NASA will say farewell to the Cassini spacecraft just before 10pm AEST, 8pm WST tonight. Here’s where you can watch:
Eyes on Cassini from the Canberra Deep Space Network
NASA will live stream the loss of signal and mission completed from JPL on Youtube
While no amazing or dramatic footage of the event is possible, much like watching the Mars Rover landing live, it’s likely you’ll get some sense of the overwhelming pride of so many
spacenerds scientists in what has been a decades-long pioneering and research achievement.
One of the early scientific uses of AARNet’s trans-Pacific international SXTransPORT links (operated with the generous support of Southern Cross Cable Network) took place in January 2005. Data from the Huygens probe descending by parachute to the surface of Titan from the Cassini spacecraft was transmitted from Sydney to Hawaii on to Seattle and from there to Europe via Canada.

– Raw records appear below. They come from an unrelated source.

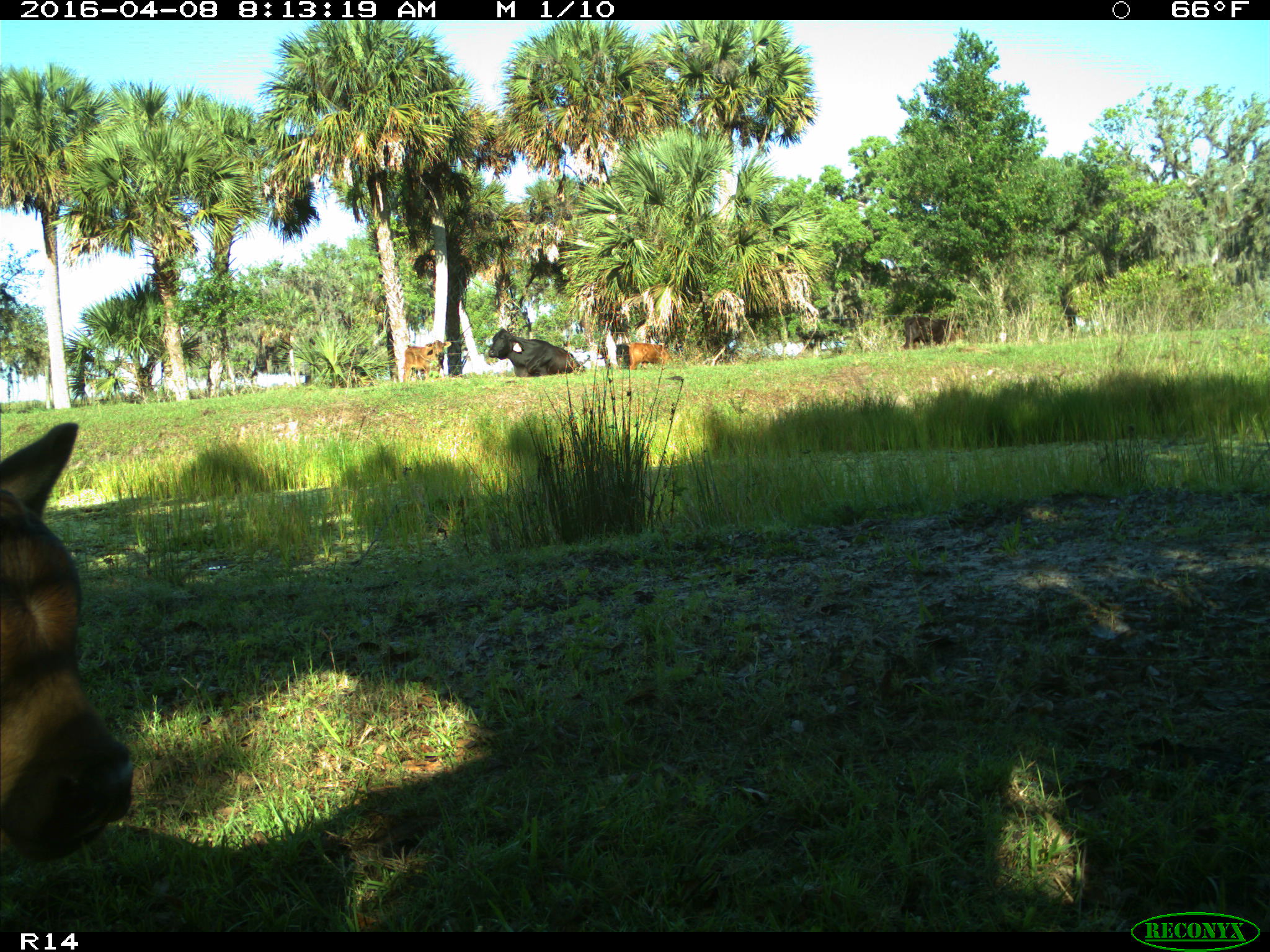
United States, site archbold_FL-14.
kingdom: Animalia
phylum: Chordata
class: Mammalia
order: Artiodactyla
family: Bovidae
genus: Bos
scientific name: Bos taurus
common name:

AARNet and the CSIRO’s Australian Telescope National Facility then became partners in a major European project called Express Production Real-time e-VLBI (very long baseline interferometry) service, also known as EXPReS and its successor NEXPReS, lasting over 6 years.
This and subsequent e-VLBI demonstrations linking radio telescopes in real-time in Australia, China and Europe in 2007 and 17 radio telescopes across the world in 2009, helped to demonstrate Australia’s technological capacity to host the Square Kilometre Array.
Here are a couple of articles from 2005 that mention AARNet’s role in connecting the Australian ground stations that followed the Huygen’s probe down to the surface of Saturn’s moon Titan.
Australian telescopes ready for historic space mission (CSIRO, 12 January 2005)
This way to Parkes, then dataway (Sydney Morning Herald, 25 January 2005)
Excerpt: In Sydney, the data travels from CSIRO’s Australia Telescope National Facility in Marsfield via dedicated gigabit ethernet to the University of Technology Sydney. The data then transverses the Southern Cross Cable to Seattle, an optical link to Amsterdam and another dedicated gigabit ethernet link to JIVE. The first two 13-minute scans of data were transmitted to JIVE at 500 megabits per second. “This is the first time, as far as astronomy is concerned, that we’ve moved such a large amount of data over a short period to be used this way,” says AARNet director of international development George McLaughlin.